Doesn't matter if it is UPPERCASE or lowercase. A-Z and a-z.
bool vowel = ((1 << letter) & 2130466) != 0;
This is the easiest way I could think of. I tested this in C++ and on a 64bit PC so results may differ but basically there's only 32 bits available in a "32 bit integer" as such bit 64 and bit 32 get removed and you are left with a value from 1 - 26 when performing the "<< letter".
If you don't understand how bits work sorry i'm not going go super in depth but the technique of
1 << N is the same thing as 2^N power or creating a power of two.
So when we do 1 << N & X we checking if X contains the power of two that creates our vowel is located in this value 2130466. If the result doesn't equal 0 then it was successfully a vowel.

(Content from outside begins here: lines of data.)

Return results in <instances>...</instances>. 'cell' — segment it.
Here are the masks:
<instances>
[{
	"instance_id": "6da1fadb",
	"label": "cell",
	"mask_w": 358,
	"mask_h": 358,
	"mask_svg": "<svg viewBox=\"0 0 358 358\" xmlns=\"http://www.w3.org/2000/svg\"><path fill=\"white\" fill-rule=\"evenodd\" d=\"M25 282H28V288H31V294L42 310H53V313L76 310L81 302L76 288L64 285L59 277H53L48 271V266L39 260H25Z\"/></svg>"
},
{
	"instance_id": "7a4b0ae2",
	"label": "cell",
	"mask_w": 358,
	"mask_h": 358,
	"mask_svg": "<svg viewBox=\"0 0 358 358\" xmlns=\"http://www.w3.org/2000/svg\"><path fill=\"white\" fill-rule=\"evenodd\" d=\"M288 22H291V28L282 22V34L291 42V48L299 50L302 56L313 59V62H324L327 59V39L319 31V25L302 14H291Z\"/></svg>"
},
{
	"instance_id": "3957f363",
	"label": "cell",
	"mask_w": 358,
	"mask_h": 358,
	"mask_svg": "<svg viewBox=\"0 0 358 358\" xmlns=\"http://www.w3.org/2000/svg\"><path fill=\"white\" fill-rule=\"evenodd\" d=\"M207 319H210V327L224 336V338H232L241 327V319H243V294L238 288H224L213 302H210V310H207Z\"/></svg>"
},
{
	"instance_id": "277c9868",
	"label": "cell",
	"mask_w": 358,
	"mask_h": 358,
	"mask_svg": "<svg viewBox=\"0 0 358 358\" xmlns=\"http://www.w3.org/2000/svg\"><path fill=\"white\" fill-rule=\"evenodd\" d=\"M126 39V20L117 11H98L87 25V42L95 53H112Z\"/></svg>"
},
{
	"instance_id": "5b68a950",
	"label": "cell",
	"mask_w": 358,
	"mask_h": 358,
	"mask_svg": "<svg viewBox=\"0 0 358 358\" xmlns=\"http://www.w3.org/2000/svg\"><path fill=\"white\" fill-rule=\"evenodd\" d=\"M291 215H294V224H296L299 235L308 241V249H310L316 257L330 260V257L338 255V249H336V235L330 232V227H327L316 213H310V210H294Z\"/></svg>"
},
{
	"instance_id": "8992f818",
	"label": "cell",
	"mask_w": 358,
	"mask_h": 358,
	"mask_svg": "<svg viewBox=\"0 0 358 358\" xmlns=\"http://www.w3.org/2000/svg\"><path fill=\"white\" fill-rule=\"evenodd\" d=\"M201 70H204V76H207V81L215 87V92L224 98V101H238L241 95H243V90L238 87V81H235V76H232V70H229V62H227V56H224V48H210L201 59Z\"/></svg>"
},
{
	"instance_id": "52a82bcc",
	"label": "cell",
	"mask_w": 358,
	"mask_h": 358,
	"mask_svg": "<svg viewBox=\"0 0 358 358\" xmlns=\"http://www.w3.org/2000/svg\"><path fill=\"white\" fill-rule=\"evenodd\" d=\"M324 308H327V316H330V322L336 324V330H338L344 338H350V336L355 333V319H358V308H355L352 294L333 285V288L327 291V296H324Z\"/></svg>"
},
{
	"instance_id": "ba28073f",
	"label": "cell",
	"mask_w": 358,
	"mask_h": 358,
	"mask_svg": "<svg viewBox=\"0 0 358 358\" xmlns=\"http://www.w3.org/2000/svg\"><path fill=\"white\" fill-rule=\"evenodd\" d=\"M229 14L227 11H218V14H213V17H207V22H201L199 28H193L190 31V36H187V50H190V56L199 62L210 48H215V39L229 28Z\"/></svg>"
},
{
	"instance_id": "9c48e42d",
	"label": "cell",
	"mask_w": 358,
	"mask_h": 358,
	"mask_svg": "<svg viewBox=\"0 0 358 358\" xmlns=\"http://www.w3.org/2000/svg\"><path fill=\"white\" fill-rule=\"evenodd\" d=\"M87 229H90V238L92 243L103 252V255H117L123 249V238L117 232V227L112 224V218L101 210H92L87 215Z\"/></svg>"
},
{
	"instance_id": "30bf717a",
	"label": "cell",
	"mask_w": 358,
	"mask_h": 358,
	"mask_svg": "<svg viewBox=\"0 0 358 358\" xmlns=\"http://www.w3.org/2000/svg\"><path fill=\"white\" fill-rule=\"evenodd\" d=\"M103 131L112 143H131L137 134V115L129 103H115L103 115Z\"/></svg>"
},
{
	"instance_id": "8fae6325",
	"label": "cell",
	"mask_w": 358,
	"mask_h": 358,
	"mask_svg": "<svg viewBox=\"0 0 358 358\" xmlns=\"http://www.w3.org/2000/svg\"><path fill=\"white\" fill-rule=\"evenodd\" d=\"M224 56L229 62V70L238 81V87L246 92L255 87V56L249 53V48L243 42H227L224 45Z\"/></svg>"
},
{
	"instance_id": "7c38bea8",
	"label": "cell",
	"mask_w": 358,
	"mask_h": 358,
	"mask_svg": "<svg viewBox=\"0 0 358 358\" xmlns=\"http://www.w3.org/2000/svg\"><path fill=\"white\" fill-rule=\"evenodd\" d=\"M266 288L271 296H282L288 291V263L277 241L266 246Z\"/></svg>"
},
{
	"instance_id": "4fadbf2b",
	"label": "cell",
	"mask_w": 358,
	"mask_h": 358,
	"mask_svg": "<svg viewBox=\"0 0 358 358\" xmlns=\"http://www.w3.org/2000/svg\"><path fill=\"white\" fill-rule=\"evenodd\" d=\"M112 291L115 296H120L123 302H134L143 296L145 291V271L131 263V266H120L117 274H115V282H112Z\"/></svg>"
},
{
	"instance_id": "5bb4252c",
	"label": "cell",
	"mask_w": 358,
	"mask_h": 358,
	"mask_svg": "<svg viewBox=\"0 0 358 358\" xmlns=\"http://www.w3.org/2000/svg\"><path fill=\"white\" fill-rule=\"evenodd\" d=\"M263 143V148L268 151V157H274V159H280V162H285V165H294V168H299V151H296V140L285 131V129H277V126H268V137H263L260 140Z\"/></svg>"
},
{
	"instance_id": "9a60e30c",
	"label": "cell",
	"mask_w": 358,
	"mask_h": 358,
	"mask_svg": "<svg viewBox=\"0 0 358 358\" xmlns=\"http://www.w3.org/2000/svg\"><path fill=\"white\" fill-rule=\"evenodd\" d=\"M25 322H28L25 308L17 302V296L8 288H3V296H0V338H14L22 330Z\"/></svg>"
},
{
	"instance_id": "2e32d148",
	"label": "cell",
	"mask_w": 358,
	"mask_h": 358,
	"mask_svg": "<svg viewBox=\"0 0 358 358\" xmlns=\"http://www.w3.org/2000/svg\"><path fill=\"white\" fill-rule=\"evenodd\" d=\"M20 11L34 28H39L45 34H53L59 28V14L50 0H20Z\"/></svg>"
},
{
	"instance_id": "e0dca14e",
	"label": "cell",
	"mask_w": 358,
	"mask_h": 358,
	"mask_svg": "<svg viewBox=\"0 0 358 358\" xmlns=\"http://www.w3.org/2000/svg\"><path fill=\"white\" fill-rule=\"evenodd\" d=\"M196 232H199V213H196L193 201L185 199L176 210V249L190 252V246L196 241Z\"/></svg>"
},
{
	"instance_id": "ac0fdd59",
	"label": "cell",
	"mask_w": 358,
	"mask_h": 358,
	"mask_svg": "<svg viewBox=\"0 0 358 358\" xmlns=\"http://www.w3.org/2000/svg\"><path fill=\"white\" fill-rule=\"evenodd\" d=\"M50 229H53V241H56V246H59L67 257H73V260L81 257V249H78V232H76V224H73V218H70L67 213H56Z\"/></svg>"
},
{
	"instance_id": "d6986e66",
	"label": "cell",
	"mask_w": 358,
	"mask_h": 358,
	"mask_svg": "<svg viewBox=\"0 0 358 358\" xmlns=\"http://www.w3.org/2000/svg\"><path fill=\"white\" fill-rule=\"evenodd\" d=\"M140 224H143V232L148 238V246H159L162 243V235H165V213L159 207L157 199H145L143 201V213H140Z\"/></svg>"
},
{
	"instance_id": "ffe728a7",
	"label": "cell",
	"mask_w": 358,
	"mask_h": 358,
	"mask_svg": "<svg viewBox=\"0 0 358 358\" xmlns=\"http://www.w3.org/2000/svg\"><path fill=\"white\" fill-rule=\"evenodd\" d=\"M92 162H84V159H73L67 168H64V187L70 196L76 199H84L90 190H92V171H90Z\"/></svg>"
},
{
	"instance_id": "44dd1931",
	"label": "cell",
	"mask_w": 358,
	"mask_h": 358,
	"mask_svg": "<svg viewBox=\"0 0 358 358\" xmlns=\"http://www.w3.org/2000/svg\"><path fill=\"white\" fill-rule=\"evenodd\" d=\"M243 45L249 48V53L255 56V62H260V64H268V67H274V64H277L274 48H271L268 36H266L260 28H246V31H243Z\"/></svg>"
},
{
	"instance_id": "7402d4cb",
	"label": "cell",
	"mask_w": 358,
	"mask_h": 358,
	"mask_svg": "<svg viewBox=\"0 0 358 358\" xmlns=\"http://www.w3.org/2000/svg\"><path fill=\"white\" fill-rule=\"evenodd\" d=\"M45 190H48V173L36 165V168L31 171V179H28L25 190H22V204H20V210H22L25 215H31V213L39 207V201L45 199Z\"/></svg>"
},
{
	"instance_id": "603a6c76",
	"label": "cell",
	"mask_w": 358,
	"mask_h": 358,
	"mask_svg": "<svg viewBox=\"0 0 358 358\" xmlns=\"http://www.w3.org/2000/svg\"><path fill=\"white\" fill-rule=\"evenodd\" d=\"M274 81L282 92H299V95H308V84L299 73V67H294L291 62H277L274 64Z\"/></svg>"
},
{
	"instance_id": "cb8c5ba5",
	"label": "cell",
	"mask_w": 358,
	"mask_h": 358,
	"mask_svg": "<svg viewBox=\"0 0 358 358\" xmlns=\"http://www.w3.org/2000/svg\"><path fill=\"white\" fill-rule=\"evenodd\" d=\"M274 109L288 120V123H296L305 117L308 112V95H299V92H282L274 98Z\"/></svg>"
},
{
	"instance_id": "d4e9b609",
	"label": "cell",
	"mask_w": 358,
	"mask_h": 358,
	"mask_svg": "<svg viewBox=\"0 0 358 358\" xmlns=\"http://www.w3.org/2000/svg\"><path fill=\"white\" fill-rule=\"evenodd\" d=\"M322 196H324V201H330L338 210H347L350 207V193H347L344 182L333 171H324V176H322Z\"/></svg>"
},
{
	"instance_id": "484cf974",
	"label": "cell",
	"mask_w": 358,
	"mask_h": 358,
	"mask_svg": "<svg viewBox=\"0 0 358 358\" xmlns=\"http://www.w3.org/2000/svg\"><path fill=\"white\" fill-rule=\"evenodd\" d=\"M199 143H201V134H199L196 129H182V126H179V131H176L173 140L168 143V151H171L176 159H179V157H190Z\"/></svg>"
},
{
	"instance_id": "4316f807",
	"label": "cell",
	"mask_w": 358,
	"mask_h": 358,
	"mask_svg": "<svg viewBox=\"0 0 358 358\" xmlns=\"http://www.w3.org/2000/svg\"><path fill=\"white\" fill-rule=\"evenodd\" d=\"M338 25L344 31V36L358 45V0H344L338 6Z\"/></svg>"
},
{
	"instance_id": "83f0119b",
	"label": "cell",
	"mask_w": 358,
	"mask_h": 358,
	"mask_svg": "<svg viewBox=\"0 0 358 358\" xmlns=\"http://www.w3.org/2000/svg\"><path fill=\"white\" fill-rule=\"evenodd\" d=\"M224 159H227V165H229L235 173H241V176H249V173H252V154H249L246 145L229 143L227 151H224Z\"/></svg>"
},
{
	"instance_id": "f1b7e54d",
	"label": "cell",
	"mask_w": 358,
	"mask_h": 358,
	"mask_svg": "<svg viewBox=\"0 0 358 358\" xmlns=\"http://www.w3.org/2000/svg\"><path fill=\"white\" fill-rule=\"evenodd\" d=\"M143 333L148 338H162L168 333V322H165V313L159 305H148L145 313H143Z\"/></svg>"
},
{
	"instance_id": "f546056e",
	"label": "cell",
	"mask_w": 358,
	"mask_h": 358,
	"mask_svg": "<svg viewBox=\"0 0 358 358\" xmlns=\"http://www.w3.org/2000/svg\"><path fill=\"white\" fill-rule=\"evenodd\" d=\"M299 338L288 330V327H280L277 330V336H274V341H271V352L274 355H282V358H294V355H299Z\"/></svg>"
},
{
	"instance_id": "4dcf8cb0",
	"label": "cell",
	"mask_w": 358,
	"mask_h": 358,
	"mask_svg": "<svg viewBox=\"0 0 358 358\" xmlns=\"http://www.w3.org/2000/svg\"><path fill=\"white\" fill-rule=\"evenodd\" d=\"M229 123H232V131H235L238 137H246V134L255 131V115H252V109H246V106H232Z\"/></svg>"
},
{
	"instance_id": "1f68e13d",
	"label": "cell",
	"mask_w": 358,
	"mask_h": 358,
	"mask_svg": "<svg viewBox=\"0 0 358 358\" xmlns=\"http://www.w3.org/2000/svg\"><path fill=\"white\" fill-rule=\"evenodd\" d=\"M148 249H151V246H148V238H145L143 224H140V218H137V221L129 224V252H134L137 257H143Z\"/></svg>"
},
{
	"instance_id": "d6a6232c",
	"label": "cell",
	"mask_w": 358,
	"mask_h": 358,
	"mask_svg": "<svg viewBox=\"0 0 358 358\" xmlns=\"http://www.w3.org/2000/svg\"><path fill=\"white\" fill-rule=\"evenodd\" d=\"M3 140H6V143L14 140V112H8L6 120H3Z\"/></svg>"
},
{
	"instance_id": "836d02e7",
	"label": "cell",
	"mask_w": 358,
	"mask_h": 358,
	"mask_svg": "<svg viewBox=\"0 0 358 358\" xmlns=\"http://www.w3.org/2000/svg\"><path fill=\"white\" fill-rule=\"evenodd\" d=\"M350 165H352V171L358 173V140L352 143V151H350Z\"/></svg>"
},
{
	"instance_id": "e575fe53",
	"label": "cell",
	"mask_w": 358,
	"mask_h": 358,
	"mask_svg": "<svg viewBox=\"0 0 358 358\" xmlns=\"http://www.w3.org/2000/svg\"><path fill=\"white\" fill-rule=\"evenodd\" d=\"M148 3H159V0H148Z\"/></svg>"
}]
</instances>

This situation can apply to anything you use bits for and even values larger then 32 for an index will work in this case so long as the range of values is 0 to 31. So like the letters as mentioned before might be 65-90 or 97-122 but since but we keep remove 32 until we are left with a remainder ranging from 1-26. The remainder isn't how it actually works, but it gives you an idea of the process.
Something to keep in mind if you have no guarantee on the incoming letters it to check if the letter is below 'A' or above 'u'. As the results will always be false anyways.
For example teh following will return a false vowel positive. "!" exclamation point is value 33 and it will provide the same bit value as 'A' or 'a' would.